Page 13 - Мы
P. 13
13
И тут вдруг почему-то опять этот нелепый сон – или какая-то неявная функция от этого
сна. Ах да, вчера так же на аэро – спуск вниз. Впрочем, все это кончено: точка. И очень
хорошо, что я был с нею так решителен и резок.
В вагоне подземной дороги я несся туда, где на стапеле сверкало под солнцем еще
недвижное, еще не одухотворенное огнем, изящное тело «Интеграла». Закрывши глаза,
я мечтал формулами: я еще раз мысленно высчитывал, какая нужна начальная скорость,
чтобы оторвать «Интеграл» от земли. Каждый атом секунды – масса «Интеграла» меняется
(расходуется взрывное топливо). Уравнение получалось очень сложное, с трансцендентными
величинами.
Как сквозь сон: здесь, в твердом числовом мире, кто-то сел рядом со мной, кто-то
слегка толкнул, сказал «простите».
Я приоткрыл глаза – и сперва (ассоциация от «Интеграла») что-то стремительно
несущееся в пространство: голова – и она несется, потому что по бокам – оттопыренные
розовые крылья-уши. И затем кривая нависшего затылка – сутулая спина –
двоякоизогнутое – буква S…
И сквозь стеклянные стены моего алгебраического мира – снова ресничный волосок –
что-то неприятное, что я должен сегодня –
– Ничего, ничего, пожалуйста, – я улыбнулся соседу, раскланялся с ним. На бляхе
у него сверкнуло: S-4711 (понятно, почему от самого первого момента был связан для меня
с буквой S: это было не зарегистрированное сознанием зрительное впечатление).
И сверкнули глаза – два острых буравчика, быстро вращаясь, ввинчивались все глубже, и вот
сейчас довинтятся до самого дна, увидят то, что я даже себе самому…
Вдруг ресничный волосок стал мне совершенно ясен: один из них, из Хранителей,
и проще всего, не откладывая, сейчас же сказать ему все.
– Я, видите ли, вчера был в Древнем Доме… – Голос у меня странный, приплюснутый,
плоский, я пробовал откашляться.
– Что же, отлично. Это дает материал для очень поучительных выводов.
– Но, понимаете, был не один, я сопровождал нумер I-330, и вот…
– I-330? Рад за вас. Очень интересная, талантливая женщина. У нее много почитателей.
…Но ведь и он – тогда на прогулке – и, может быть, он даже записан на нее? Нет,
ему об этом – нельзя, немыслимо: это ясно.
– Да, да! Как же, как же!
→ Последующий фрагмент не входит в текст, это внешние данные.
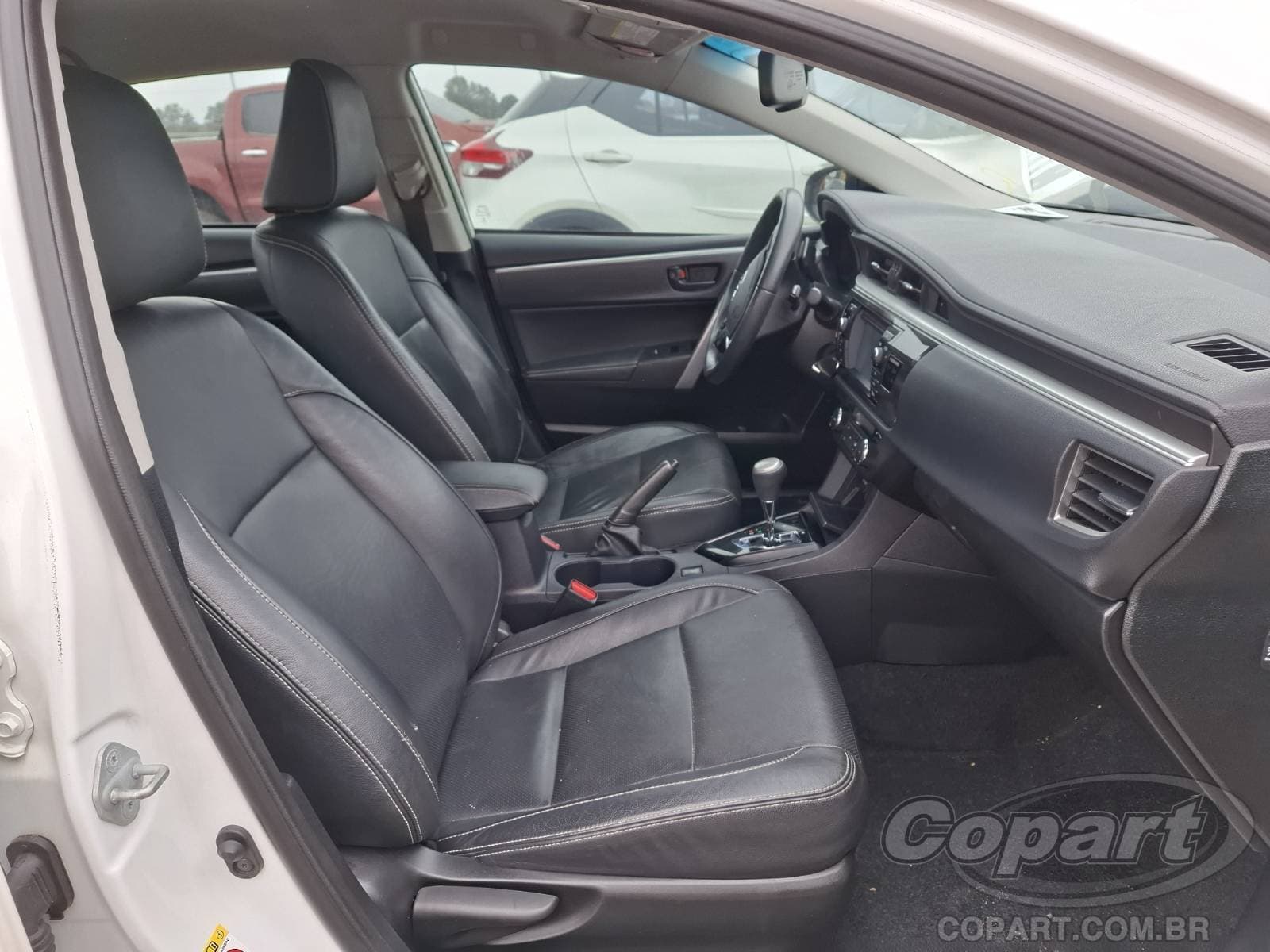 Toyota Corolla 2017 — foto 5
Очень, – я улыбался все шире, нелепей и чувствовал: от этой
улыбки я голый, глупый…
Буравчики достали во мне до дна, потом, быстро вращаясь, ввинтились обратно в глаза;
S – двояко улыбнулся, кивнул мне, проскользнул к выходу.
Я закрылся газетой (мне казалось, все на меня смотрят) и скоро забыл о ресничном
волоске, о буравчиках, обо всем: так взволновало меня прочитанное. Одна короткая строчка:
«По достоверным сведениям, вновь обнаружены следы до сих пор неуловимой организации,
ставящей себе целью освобождение от благодетельного ига Государства».
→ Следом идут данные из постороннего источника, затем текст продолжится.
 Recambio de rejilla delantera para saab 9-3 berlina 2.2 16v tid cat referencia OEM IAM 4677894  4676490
«Освобождение»? Изумительно: до чего в человеческой породе живучи преступные
инстинкты. Я сознательно говорю: «преступные». Свобода и преступление так же
неразрывно связаны между собой, как… ну, как движение аэро и его скорость: скорость аэро
= 0, и он не движется; свобода человека = 0, и он не совершает преступлений. Это ясно.
Единственное средство избавить человека от преступлений – это избавить его от свободы.
И вот едва мы от этого избавились (в космическом масштабе века это, конечно, «едва»),
как вдруг какие-то жалкие недоумки…
Нет, не понимаю: почему я немедленно, вчера же, не отправился в Бюро Хранителей.
Сегодня после 16 иду туда непременно…
В 16.10 вышел – и тотчас же на углу увидал О, всю в розовом восторге от этой встречи.
«Вот у нее простой круглый ум. Это кстати: она поймет и поддержит меня…» Впрочем, нет,
в поддержке я не нуждался: я решил твердо.
Стройно гремели Марш трубы Музыкального Завода – все тот же ежедневный Марш.